Sunday, March 29, 2015

Alice's Garden (A True Story)

 WITH APOLOGIES TO ARLO GUTHRIE

This is a story called Alice's Garden, and it's about me and my friend Alice. But Alice is not the name of my friend. That's just the name of the garden. I changed her real name to protect her innocence, and that's why I call this story Alice's Garden.

You can get anything you want at Alice's Garden
Walk right over it's easily found
Just a short stroll from the Round-Up Ground
You can get anything you want at Alice's Garden 

Now it all started over 40 years ago, it was over 40 years ago in the summer when my friend and I decided to start a garden in our town. But it wasn't actually in town, it was on the edge of town, by the river. So we took some shovels and rakes and other implements of destruction and put them in the back of a red 1963 Chevy Impala and went to work digging up the ground and planting vegetables. Well somebody saw us working in the garden and called the cops because they thought we were planting marijuana down there by the river, but we weren't. We were planting carrots. And peas. And radishes. Carrots and peas and radishes right there in that garden! But nobody got to enjoy the harvest because we had to abandon the garden due to the fact that the rumor spread and some people thought a couple of hippies were trying to grow an illegal substance in their little town.

But that's not what I want to talk about. I want to talk about a wreck. It happened a couple of years later on New Year's Eve when a bunch of us were at a party and found out just a few minutes before midnight that some girls were at another party in another part of town and wanted to come to our party. So I volunteered to get in my car and go get them to bring them to our party. I raced across town, picked up the girls, and was racing to make it back before midnight when the car hit an ice patch, spun around and crashed head-on into a telephone pole in front of a church. Nobody was hurt, except the car. Somebody saw the accident and called the cops (again) and soon Officer Franke showed up. Officer Franke looked at the car. Then he looked at the telephone pole. Then he looked at the car again. Then he said, "What happened, Rog?" (He knew my name from some previous encounters).  I said, "Officer Franke, I cannot tell a lie, I swerved to miss a deer." He said, "You swerved to miss a deer...at midnight...on New Year's Eve...in the middle of town?" I said, "Yes sir." He said, "Well, alright then, I'll call the tow truck and in the meantime can I take you all to where you were going?" So we all got in the police car and were dropped off at the party. A few of the cops would cut a kid some slack back then. No ticket required. None given.

So if you want to let kids be kids and encourage cops to give a break once in a while...all you have to do is walk up to a cop and sing You can get anything you want at Alice's Garden. If just one person does this they'll think he's sick and leave him alone. And if two people do it, in harmony, they might think it's an organization. And if 50 people walk up to a cop and sing one line of Alice's Garden...well friends, they may think it's a movement. And that's what it is, the Alice's Garden Anti-Massacree Movement.
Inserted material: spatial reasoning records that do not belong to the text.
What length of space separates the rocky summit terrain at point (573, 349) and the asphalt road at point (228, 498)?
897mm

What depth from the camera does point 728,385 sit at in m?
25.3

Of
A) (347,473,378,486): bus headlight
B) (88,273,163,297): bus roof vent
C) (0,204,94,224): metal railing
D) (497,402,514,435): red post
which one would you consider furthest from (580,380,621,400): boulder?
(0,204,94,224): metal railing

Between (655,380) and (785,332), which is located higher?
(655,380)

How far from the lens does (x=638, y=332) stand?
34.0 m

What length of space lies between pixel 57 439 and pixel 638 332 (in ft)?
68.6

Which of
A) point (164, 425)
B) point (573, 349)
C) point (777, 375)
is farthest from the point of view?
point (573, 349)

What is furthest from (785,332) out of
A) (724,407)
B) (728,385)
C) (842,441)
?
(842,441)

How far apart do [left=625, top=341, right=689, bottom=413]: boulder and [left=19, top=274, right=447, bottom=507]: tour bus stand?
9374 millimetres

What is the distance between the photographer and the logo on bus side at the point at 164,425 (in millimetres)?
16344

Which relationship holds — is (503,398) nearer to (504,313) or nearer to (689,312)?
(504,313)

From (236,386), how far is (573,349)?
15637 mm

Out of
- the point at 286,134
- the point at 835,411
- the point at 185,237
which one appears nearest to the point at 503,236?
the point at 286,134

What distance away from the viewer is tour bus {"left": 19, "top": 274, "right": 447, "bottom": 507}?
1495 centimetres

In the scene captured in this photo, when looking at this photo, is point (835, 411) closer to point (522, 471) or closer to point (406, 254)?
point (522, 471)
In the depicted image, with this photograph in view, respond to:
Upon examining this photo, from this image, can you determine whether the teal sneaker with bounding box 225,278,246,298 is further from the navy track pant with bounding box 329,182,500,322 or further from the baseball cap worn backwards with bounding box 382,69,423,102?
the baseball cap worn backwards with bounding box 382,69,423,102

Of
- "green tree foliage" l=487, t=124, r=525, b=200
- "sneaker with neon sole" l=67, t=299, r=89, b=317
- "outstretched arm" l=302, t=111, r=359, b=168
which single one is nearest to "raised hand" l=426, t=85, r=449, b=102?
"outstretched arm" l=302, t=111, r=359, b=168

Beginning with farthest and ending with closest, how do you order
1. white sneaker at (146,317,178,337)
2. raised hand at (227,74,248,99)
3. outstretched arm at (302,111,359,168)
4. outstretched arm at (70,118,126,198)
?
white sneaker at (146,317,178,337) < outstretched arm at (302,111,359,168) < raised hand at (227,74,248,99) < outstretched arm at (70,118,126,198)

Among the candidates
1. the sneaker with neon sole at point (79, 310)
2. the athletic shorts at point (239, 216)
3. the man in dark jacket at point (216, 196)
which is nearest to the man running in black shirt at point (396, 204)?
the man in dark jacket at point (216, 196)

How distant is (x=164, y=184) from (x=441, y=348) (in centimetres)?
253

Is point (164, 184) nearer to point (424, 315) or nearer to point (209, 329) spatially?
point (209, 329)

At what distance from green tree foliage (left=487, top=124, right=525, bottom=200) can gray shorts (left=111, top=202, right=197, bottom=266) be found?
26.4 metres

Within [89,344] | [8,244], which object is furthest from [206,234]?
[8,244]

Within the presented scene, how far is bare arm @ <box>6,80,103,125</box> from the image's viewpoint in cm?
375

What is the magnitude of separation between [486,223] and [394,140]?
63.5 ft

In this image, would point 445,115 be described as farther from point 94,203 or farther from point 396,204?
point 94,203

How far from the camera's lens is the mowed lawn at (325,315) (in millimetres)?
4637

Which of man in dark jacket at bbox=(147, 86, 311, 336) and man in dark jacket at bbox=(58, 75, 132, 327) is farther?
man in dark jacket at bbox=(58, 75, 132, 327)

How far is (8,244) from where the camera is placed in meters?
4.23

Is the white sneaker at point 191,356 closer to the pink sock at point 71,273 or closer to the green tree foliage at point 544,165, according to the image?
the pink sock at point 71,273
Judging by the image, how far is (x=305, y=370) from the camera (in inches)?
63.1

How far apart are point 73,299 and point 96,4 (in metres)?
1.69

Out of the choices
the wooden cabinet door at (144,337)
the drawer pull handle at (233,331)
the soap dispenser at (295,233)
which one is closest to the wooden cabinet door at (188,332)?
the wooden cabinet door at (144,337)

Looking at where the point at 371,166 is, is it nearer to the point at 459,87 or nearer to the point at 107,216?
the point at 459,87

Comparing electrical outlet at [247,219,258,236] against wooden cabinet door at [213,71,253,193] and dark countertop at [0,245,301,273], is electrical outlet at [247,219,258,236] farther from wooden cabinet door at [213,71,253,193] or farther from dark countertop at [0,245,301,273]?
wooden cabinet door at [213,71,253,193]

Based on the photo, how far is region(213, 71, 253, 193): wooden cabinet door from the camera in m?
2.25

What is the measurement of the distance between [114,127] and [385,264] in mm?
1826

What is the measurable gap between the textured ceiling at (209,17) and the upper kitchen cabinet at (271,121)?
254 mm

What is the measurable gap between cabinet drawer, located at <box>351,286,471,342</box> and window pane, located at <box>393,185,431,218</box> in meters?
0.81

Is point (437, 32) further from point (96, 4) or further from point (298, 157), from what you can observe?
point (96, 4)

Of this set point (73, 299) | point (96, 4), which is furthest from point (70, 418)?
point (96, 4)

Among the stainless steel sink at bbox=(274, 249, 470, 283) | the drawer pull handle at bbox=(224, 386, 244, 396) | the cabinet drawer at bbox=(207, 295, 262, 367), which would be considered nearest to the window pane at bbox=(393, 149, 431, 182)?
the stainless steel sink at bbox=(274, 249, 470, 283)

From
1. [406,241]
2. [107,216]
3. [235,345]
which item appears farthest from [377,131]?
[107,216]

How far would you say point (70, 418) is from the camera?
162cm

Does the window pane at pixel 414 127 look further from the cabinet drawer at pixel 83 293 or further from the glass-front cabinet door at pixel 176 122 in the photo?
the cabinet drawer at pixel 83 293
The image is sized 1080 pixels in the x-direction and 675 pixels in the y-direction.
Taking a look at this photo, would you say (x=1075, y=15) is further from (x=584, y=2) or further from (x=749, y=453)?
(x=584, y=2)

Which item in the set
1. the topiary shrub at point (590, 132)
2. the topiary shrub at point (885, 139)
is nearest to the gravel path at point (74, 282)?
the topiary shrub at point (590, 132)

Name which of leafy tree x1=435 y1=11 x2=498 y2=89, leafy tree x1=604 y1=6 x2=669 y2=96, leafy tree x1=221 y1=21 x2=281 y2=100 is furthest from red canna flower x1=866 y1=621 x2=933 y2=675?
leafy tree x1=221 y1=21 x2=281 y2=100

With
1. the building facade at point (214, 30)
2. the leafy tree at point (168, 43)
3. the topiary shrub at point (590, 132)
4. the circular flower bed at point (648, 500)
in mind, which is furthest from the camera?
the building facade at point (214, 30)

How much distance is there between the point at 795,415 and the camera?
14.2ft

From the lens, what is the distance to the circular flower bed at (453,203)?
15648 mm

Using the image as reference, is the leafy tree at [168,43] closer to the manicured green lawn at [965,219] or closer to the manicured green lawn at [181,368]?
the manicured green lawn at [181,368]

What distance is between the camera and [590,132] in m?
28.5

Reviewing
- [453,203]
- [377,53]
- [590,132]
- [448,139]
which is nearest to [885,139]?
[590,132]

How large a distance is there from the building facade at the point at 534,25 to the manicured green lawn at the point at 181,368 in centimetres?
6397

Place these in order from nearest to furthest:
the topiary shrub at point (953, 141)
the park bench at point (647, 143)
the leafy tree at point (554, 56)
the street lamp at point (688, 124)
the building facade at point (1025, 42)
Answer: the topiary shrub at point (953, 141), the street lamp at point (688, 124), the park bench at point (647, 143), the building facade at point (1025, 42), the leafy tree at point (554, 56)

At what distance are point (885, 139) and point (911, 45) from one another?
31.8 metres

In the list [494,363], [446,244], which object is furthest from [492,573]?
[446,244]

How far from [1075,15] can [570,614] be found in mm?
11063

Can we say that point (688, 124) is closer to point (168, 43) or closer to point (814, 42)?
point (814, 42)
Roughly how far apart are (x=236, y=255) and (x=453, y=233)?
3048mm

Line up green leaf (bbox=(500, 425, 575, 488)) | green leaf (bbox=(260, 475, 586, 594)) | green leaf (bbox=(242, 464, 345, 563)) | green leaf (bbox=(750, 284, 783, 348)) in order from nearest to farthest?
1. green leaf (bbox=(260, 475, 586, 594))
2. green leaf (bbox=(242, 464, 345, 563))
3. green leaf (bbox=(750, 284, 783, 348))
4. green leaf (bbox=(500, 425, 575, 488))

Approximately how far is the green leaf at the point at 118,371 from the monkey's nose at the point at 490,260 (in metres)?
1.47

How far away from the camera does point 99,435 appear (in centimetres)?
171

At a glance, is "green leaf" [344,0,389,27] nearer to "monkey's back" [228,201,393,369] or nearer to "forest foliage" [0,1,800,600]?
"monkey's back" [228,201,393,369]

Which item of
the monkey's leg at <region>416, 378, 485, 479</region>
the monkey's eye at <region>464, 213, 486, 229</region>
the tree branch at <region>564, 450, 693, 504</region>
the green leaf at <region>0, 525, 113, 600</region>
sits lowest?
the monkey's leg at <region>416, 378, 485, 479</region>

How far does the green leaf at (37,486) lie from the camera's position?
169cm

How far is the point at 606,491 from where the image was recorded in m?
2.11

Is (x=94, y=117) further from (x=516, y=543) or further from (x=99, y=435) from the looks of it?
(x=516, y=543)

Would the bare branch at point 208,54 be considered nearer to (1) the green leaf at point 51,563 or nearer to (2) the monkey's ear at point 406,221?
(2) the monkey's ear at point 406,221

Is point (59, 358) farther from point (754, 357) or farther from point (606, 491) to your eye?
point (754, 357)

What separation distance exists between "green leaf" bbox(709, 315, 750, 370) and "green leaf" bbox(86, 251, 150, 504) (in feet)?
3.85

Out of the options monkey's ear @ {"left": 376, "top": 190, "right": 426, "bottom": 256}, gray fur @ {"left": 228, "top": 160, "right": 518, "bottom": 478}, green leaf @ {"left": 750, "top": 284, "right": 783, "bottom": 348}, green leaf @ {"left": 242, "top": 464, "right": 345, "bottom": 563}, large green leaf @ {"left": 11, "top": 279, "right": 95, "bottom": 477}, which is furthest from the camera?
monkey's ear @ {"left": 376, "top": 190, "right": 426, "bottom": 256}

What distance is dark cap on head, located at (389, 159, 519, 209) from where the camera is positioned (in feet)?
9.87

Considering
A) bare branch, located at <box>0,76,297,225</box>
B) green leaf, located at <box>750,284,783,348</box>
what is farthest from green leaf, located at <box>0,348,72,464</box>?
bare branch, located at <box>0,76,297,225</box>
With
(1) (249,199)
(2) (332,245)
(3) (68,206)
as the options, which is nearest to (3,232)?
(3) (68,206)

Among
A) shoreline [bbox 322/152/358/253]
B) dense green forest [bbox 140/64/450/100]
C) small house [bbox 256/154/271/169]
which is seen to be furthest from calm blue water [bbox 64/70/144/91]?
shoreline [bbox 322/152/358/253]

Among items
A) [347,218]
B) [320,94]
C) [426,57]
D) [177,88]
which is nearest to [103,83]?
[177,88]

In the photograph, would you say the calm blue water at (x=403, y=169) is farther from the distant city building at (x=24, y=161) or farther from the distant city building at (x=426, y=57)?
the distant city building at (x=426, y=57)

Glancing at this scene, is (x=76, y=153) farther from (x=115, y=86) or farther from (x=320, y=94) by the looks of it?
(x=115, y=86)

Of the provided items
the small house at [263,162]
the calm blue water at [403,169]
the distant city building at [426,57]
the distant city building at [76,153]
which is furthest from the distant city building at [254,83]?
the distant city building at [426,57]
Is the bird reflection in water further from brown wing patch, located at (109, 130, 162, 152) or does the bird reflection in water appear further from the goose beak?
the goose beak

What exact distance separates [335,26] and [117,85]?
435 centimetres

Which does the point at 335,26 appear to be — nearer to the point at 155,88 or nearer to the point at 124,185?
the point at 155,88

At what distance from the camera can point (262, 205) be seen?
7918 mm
And all you got to do to join is just sing it anytime you get the feeling. Here comes the feeling -

You can get anything you want at Alice's Garden
Walk right over it's easily found
Just a short stroll from the Round-Up Ground
You can get anything you want at Alice's Garden 

Da da da da da da da dum

 Roger O'Dea   3-28-15


**Footnote - "Alice" is in this class reunion photo...but that's the only clue you get.